Written by Paul Gadsby — London. 1966. The capital was preparing itself for the greatest sporting event in England since the Games of the XIVth Olympiad – the Austerity Games of 1948. The Fédération Internationale de Football Association had awarded the World Cup competition to England in 1960, despite rival bids from West Germany and Spain. The London of 1966 was a very different place from the near bomb-site of 1948, and just as the Swinging City was gearing up to embrace the summer festival of football, the unthinkable happened. The gold Jules Rimet trophy – the World Cup itself – was stolen, only to be found weeks later by a man walking his dog. This is much is fact. This year the World Cup competition returns, this time to Brazil and, very appropriately, Chasing The Game gives us a fictional version of events 48 years ago which have never been fully explained.
In the seamier fringes of the London borough of Hammersmith, the feel-good factor of Cup Fever has yet to permeate. Tommy Glover, hard man and gang boss has business to conclude. Accompanied by his lieutenant Dale Blake, Glover waits in a down-at-heel boozer. He is expecting one of his young soldiers to deliver a hold-all full of cash. Young Malcolm eventually turns up with the loot in one hand, but a gun in the other. Suffice to say that Blake suddenly, and bloodily, finds himself in charge of ‘the outfit’.

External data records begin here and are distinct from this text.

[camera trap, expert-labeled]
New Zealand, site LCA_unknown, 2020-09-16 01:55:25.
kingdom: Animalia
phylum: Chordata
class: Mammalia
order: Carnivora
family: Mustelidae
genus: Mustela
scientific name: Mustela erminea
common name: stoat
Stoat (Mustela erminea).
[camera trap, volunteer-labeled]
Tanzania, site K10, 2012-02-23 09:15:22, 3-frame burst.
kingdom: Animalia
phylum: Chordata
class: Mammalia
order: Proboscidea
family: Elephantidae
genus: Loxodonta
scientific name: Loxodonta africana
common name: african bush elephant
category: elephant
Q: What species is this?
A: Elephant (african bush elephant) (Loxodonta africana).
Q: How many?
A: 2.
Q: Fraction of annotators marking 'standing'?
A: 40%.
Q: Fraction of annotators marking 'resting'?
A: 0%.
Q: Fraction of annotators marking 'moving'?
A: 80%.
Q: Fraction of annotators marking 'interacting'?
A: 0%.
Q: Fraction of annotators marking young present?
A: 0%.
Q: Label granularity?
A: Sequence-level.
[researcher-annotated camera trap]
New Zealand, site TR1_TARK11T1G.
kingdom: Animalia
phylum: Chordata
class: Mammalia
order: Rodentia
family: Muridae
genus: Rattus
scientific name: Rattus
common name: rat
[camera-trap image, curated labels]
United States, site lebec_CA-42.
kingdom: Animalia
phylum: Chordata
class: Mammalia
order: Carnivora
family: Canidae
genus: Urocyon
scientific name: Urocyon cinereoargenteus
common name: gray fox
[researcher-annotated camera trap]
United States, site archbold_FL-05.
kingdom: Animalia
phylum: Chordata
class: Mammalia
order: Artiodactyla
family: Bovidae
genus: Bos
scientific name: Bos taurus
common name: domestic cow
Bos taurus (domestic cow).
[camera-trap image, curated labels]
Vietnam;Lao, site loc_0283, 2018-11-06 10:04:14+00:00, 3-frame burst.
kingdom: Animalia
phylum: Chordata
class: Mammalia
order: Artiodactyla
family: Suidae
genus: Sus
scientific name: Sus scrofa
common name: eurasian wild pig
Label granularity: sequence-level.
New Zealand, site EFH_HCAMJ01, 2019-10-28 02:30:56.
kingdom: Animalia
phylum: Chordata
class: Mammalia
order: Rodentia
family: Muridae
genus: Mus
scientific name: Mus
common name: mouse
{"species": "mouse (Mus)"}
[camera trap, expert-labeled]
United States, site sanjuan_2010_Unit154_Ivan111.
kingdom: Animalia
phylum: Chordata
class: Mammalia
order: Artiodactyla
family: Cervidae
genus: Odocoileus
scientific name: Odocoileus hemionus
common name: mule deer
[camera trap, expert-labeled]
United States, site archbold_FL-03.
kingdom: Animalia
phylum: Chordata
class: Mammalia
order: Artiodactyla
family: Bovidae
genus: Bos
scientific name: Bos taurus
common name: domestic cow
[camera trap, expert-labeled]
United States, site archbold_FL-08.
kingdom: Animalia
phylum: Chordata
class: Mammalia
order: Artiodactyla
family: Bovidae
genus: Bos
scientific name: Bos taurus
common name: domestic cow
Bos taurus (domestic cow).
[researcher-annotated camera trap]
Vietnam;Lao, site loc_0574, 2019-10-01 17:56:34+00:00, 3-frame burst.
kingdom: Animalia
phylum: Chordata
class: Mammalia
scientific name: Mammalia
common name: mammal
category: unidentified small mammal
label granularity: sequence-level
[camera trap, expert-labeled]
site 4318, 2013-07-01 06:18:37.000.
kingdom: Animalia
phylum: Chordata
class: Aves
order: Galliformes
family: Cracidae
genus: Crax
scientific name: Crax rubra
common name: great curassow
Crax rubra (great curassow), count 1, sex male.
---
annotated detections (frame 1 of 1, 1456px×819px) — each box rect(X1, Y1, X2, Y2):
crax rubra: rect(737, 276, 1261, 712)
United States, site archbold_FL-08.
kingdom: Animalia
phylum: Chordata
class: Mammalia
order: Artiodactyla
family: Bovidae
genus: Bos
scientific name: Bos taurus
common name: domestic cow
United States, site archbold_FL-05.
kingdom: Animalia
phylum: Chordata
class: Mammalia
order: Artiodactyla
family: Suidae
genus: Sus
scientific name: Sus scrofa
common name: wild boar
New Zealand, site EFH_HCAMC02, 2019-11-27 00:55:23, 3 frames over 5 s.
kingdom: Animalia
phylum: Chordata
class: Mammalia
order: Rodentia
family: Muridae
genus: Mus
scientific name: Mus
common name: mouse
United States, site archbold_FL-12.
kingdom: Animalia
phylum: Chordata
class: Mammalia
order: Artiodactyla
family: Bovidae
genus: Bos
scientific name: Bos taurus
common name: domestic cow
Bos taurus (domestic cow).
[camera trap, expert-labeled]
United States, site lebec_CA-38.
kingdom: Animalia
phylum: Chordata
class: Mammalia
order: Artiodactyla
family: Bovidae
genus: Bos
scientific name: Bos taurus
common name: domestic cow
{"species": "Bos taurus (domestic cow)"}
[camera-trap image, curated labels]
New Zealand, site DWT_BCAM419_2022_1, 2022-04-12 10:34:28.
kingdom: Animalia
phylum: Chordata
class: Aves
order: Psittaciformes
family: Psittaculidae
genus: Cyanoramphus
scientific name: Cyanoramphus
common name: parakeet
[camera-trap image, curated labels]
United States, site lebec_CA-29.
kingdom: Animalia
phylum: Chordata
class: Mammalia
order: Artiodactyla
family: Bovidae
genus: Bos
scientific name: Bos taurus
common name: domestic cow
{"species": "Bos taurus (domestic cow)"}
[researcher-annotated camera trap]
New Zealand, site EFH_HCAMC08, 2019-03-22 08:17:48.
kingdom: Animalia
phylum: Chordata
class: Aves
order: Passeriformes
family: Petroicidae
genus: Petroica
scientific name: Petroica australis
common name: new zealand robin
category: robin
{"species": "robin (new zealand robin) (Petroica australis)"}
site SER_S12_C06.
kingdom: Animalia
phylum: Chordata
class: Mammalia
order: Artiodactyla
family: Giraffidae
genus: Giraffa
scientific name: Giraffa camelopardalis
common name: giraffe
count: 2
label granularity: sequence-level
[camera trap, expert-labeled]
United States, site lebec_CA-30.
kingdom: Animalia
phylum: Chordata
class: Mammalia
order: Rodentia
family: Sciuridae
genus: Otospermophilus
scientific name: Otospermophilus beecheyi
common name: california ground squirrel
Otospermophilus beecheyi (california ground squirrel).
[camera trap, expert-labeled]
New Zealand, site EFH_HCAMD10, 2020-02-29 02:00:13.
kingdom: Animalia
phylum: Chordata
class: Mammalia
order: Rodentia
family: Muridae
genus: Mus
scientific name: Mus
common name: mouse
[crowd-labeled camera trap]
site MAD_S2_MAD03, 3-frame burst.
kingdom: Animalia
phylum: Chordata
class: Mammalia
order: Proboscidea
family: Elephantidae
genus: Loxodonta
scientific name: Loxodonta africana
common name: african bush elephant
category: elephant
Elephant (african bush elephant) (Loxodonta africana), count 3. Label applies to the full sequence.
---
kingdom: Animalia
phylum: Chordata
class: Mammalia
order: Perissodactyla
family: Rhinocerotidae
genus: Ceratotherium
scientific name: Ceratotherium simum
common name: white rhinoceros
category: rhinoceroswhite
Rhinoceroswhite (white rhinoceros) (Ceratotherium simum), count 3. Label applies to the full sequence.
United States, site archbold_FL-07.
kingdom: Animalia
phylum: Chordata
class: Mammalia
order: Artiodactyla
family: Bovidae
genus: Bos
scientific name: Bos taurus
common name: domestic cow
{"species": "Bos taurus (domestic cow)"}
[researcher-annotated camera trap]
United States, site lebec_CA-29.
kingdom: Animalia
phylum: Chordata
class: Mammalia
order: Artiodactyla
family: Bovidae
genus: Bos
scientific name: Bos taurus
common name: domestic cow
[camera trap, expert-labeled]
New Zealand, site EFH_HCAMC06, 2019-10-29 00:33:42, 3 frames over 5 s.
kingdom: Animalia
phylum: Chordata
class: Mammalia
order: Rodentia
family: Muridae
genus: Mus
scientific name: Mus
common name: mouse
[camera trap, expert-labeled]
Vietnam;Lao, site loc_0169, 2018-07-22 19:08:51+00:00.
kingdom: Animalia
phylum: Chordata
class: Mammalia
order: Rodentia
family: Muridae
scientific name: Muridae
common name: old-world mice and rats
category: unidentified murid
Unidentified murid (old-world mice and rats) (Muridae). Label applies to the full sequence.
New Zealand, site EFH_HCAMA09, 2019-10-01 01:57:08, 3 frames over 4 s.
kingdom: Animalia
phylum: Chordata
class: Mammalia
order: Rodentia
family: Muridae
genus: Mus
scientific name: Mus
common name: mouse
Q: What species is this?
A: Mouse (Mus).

The irony is that Blake’s father, Joe, was in charge until he was sent down for a long stay in Her Majesty’s Hotel, Brixton. Now, Blake – a natural Number Two – must see if he is up to handling the top job. He has problems of his own. His wife is restless and feels ignored. Their only son has left home in disgust at his dad’s lifestyle. Worse still, one of the firm’s senior men – Jimmy Parkes – has his eyes on the top job, and holds Dale in contempt. When Parkes suggests an outrageous scheme to make a fortune, Blake feels he has no option but to go along with it. The plan is nothing less than to steal the World Cup from its public display case in Westminster Central Hall.
What follows is a mixture of criminal incompetence, jealousy and black comedy, which presents itself as a plausible account of one of Britain’s greatest unsolved mysteries. There are passing guest appearances from one or two legendary football players and a thinly disguised chairman of the Football Association, Joe Mears. Dog lovers will be pleased to know that Pickles, the Border Collie who found the trophy, appears as himself. Gadsby pretty much gets his period detail spot-on, although I am not sure that a middle-aged suburban housewife in 1966 would be thinking to herself that ‘divorce was a tough gig’, and someone out of work would have had to wait until the mid-70s before he could walk into a Jobcentre. These minor points aside, this is a London where the smart boys smoke Dunhills because the slimline pack doesn’t spoil the cut of their suit jackets, a Mark II Ford Cortina could just about take a man’s breath away, and Michael Caine was doing something similar to young women with his screen portrayal of the amoral Alfie.
Despite the aforementioned anachronisms, and a couple of intriguing back stories which might well have been expanded to good effect, I thoroughly enjoyed this book. The prose is unpretentious, brisk, and will move the reader through the 200-odd pages with minimal effort. Gadsby has taken a real-life event that remains a mystery to this day, and provided a perfectly plausible, well-timed and entertaining fictional account.